Вскоре гул толпы затих в отдалении. На просторной площадке холмами чернели угольные отвалы. Шибали в нос застарелые запахи паленины, гари, окалины. Закопченные корпуса цехов похожи были на вывернутые из земли черепа животных, в их глазницах гулял ветер. А вот костяками торчат шахтные печи, из них глыбами выпирает лех — руда, спекшаяся при пожоге. Только возле одной копошатся мастеровые в бурых запонах, в вороньих гнездах — шапках. Печь клокочет, вздрагивает, посвечивает кошачьим зрачком. Лица мастеровых в полосах пота, зубы сверкают недобрым оскалом. Издалека доносится прерывистый звяк, словно гигантская капля падает на железо. И печь, и этот звук кажутся кощунством на огромном кладбище.

Другой конец завода с какими-то сараями, ободранными до ребер, подавляет крутая гора в пьяном лесе. И Кама прижимает завод к горе, мутной брагой затопляя его до самых строений.

Директор департамента с сомнением покачивал головой. Нестеровский неопределенно хмыкал.

— Ваше впечатление? — обернулся он к Воронцову.

— Самое положительное, Михаил Сергеевич, хотя портные говорят: лучше кроить заново, нежели перешивать. Насколько я знаю, мастеровые здесь самой высокой выучки!.. Мы используем рабочие и иные помещения старого завода. Лесные дачи рядом. Недалеко Луньевские копи, ирчинские и нытвенские огнеупорные глины, Кама! Вы знаете, что такое Кама? В иных странах такой реке молились бы промышленники… Транспорт, вода для паровых машин… Поставим конвертор Бессемера, горны, мастерские! Молотовую, навесочную, сверлильную, древосушительные печи! Через год вы не узнаете этих мест!

Костя поразился страстности, с какой говорил этот необыкновенный человек. А Воронцов внезапно глянул на механика, торчавшего рядом лишним наростом:

— Чем заняты люди?

— На разных копеечных работах-с.

— А сколько вы получаете?

— Четыре тысячи восемьсот-с. — У механика от изумления пучились глаза.

До полудня начальство осматривало останки завода. Капитан перепрыгивал через завалы, спускался в какие-то ямы, цепко схватывая все потемневшими глазами.

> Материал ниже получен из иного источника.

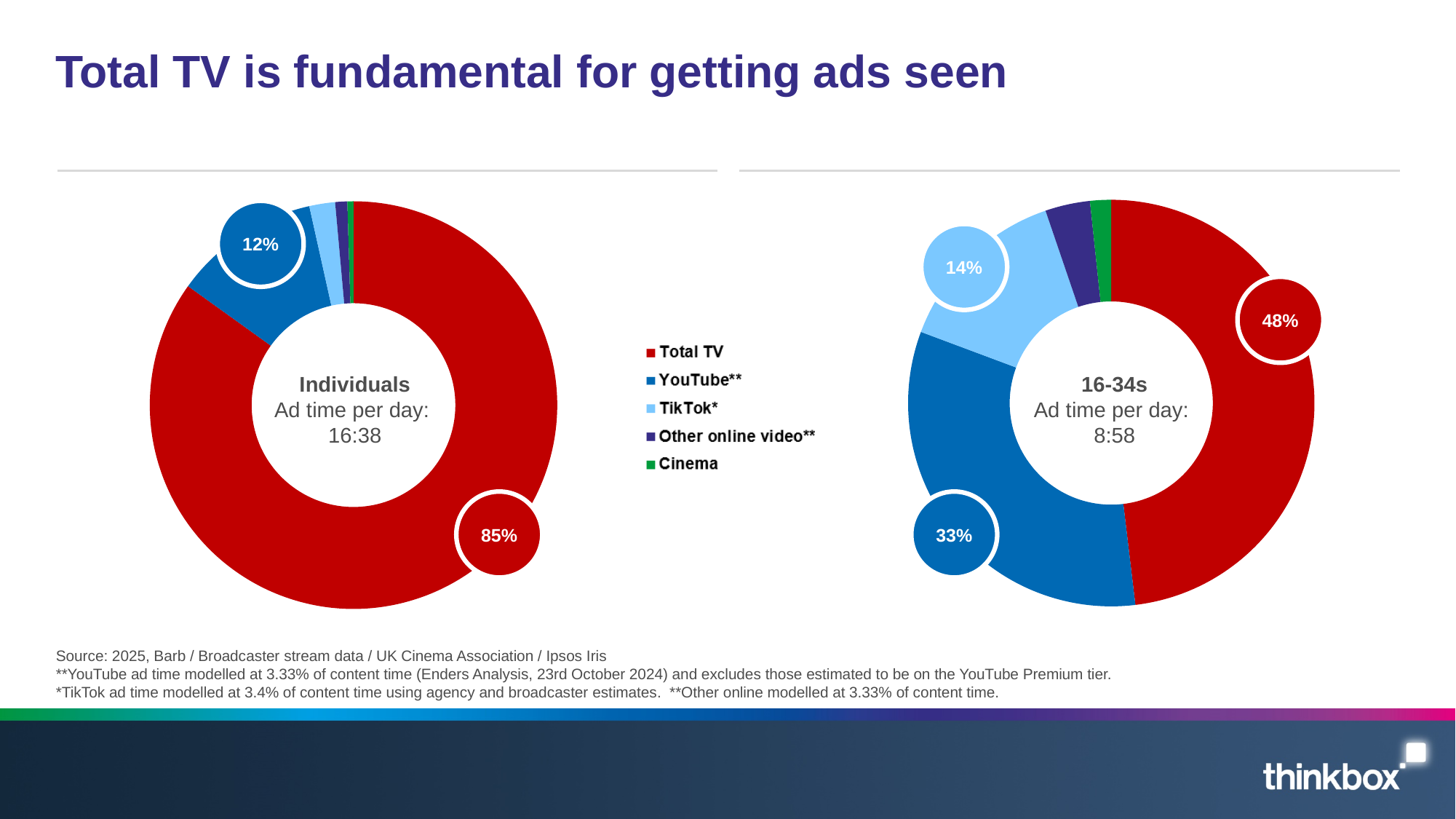
Which is larger in the 16-34s chart: the YouTube share or the TikTok share? YouTube In the Individuals chart, what share of ad time per day is YouTube? 12% What is the ad time per day shown in the centre of the 16-34s chart? 8:58 In the 16-34s chart, what share of ad time per day is Total TV? 48% In the 16-34s chart, what is the difference between the Total TV share and the YouTube share? 15 percentage points How many categories does the legend list? 5 In the 16-34s chart, what share of ad time per day is YouTube? 33% In the Individuals chart, what share of ad time per day is Total TV? 85% In the Individuals chart, which category has the largest share? Total TV In the 16-34s chart, which category has the largest share? Total TV What type of chart is used on this slide? Pie (donut) chart In the 16-34s chart, what share of ad time per day is TikTok? 14%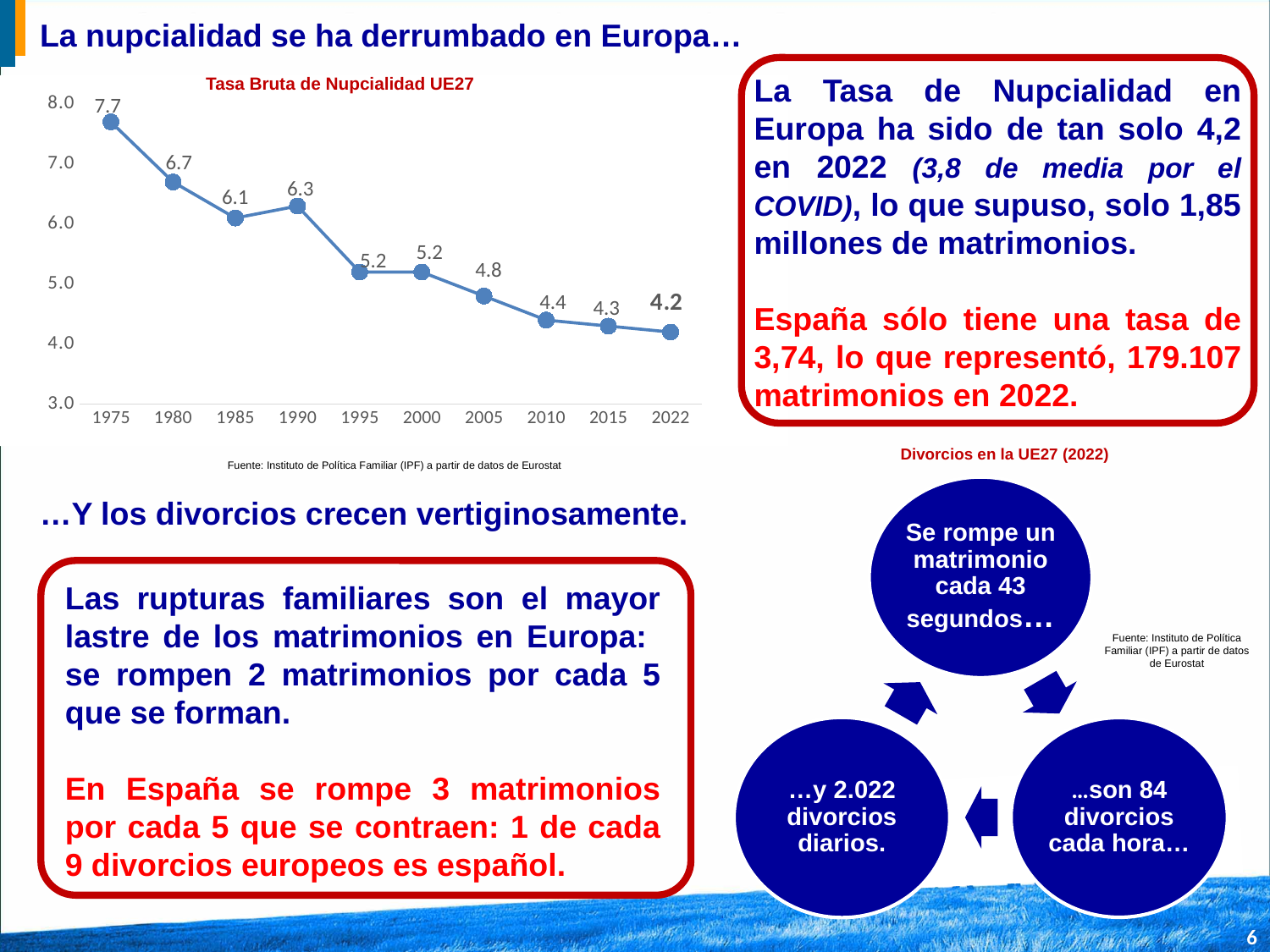
What is the value for 2022 in the Tasa Bruta de Nupcialidad UE27 chart? 4.2 Is the value for 2005 in the Tasa Bruta de Nupcialidad UE27 chart greater or less than 5.0? less What kind of chart is the Tasa Bruta de Nupcialidad UE27 chart? line chart What is the difference between the values for 1975 and 2022 in the Tasa Bruta de Nupcialidad UE27 chart? 3.5 What is the value for 1975 in the Tasa Bruta de Nupcialidad UE27 chart? 7.7 Which year has the highest value in the Tasa Bruta de Nupcialidad UE27 chart? 1975 In the Tasa Bruta de Nupcialidad UE27 chart, which is larger, the value for 1985 or the value for 1990? 1990 What is the title of the line chart on the slide? Tasa Bruta de Nupcialidad UE27 Which year has the lowest value in the Tasa Bruta de Nupcialidad UE27 chart? 2022 What is the value for 1990 in the Tasa Bruta de Nupcialidad UE27 chart? 6.3 Do the values in the Tasa Bruta de Nupcialidad UE27 chart generally rise or fall from 1975 to 2022? fall How many data points are plotted in the Tasa Bruta de Nupcialidad UE27 chart? 10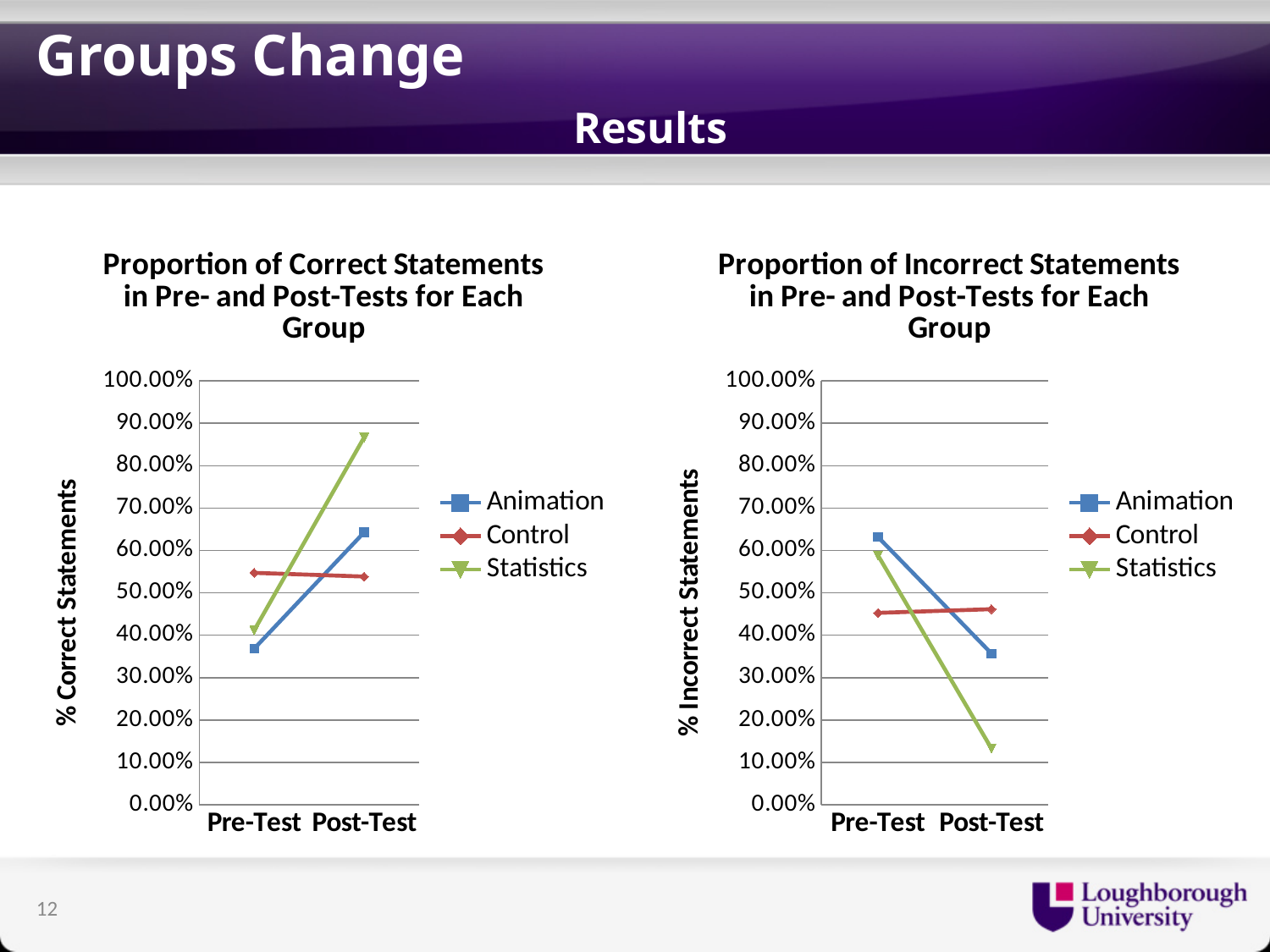
In the 'Proportion of Correct Statements in Pre- and Post-Tests for Each Group' chart, which series has the lowest value at Pre-Test? Animation In the 'Proportion of Incorrect Statements in Pre- and Post-Tests for Each Group' chart, does the Animation line rise or fall from Pre-Test to Post-Test? fall How many categories are shown on the x axis of the 'Proportion of Correct Statements in Pre- and Post-Tests for Each Group' chart? 2 What is the y-axis label of the 'Proportion of Incorrect Statements in Pre- and Post-Tests for Each Group' chart? % Incorrect Statements In the 'Proportion of Correct Statements in Pre- and Post-Tests for Each Group' chart, does the Statistics line rise or fall from Pre-Test to Post-Test? rise In the 'Proportion of Correct Statements in Pre- and Post-Tests for Each Group' chart, which series has the highest value at Post-Test? Statistics In the 'Proportion of Incorrect Statements in Pre- and Post-Tests for Each Group' chart, is the Statistics value at Post-Test greater or less than 20.00%? less What kind of chart is the 'Proportion of Correct Statements in Pre- and Post-Tests for Each Group' chart? line chart In the 'Proportion of Incorrect Statements in Pre- and Post-Tests for Each Group' chart, which is larger at Pre-Test: Animation or Control? Animation How many series does the legend of the 'Proportion of Incorrect Statements in Pre- and Post-Tests for Each Group' chart list? 3 In the 'Proportion of Correct Statements in Pre- and Post-Tests for Each Group' chart, is the Statistics value at Post-Test greater or less than 80.00%? greater In the 'Proportion of Incorrect Statements in Pre- and Post-Tests for Each Group' chart, which series has the lowest value at Post-Test? Statistics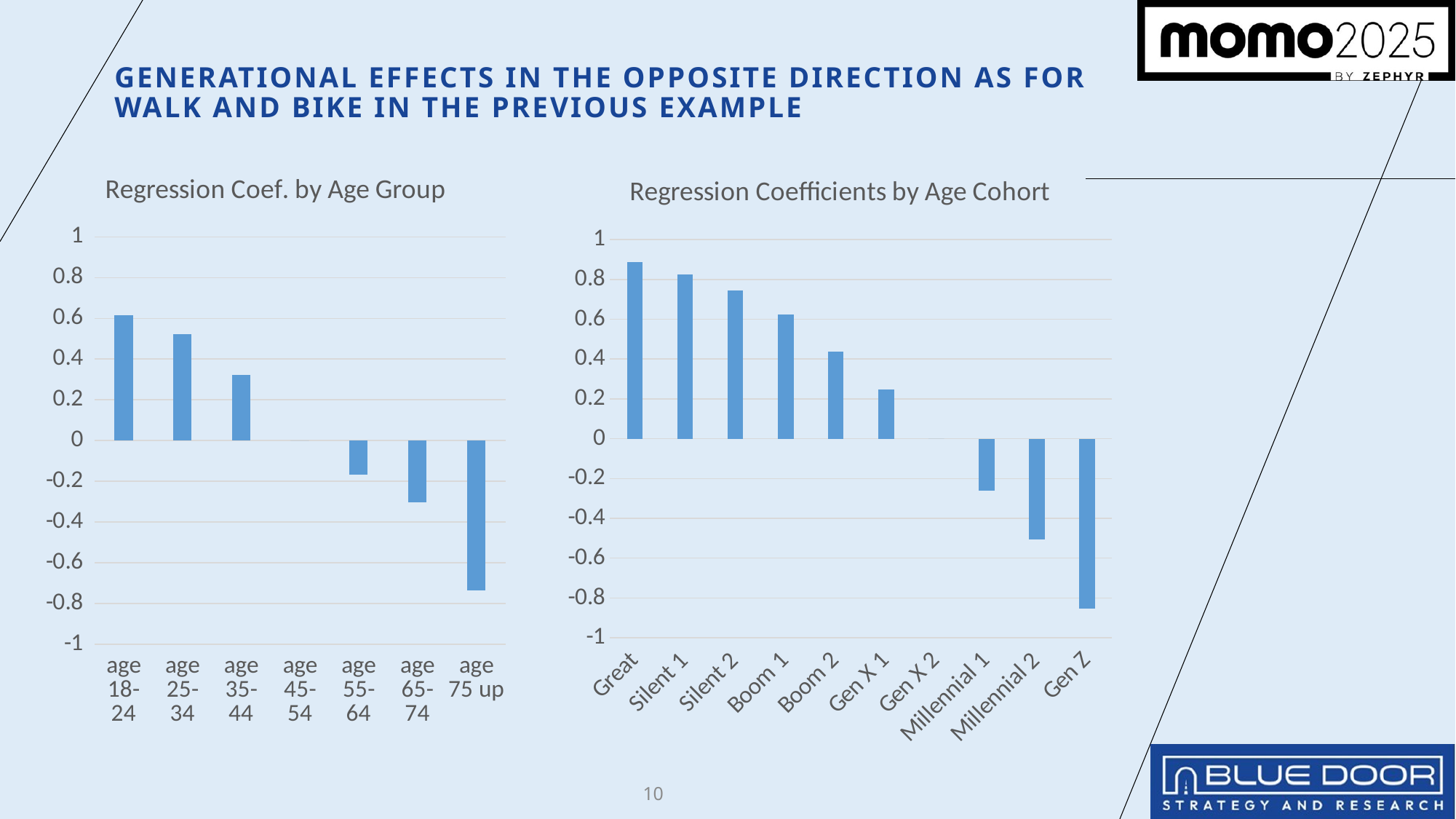
In the chart titled "Regression Coef. by Age Group", is the value for age 18-24 greater or less than 0.4? greater In the chart titled "Regression Coefficients by Age Cohort", which cohort has the lowest regression coefficient? Gen Z In the chart titled "Regression Coefficients by Age Cohort", is the value for Millennial 2 greater or less than -0.2? less In the chart titled "Regression Coef. by Age Group", do the values rise or fall as you move from age 18-24 to age 75 up? fall In the chart titled "Regression Coefficients by Age Cohort", how many cohorts are shown on the x axis? 10 In the chart titled "Regression Coefficients by Age Cohort", which cohort has the highest regression coefficient? Great In the chart titled "Regression Coef. by Age Group", how many age groups are shown on the x axis? 7 In the chart titled "Regression Coefficients by Age Cohort", which is larger, the value for Boom 1 or the value for Gen X 1? Boom 1 In the chart titled "Regression Coef. by Age Group", is the value for age 75 up greater or less than -0.6? less In the chart titled "Regression Coef. by Age Group", which age group has the highest regression coefficient? age 18-24 What kind of chart is the chart titled "Regression Coefficients by Age Cohort"? bar chart In the chart titled "Regression Coef. by Age Group", which age group has the lowest regression coefficient? age 75 up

— Однако ж, Николай Васильевич, уморили вы нас, — взмолился наконец директор департамента. — Пора и в Пермь. С вашего благословения, господа, — обратился он к отупевшей от жары и усталости комиссии, — я телеграфирую министру финансов, что окончательное решение принято.

Бочаров был удивлен, когда увидел, что ни Воронцов, ни Мирецкий в экипажи не садятся. Нестеровский пожал им руку, Косте кивнул дружески, опустился рядом с директором департамента. Рашет взял под козырек, лошади тронулись.

— Я приказал приготовить нам места в госпитале, — сказал Воронцов, будто сразу забыв и о директоре департамента и о прочем начальстве, — единственно удобное помещение для наших целей. Ну, господа, за работу!

Солнце, ломая лучи, оседало за Каму. Крест над церковью вытянулся алым язычком, пожаром заполыхали окна. Лишь трубы завода все так же мрачно чернели.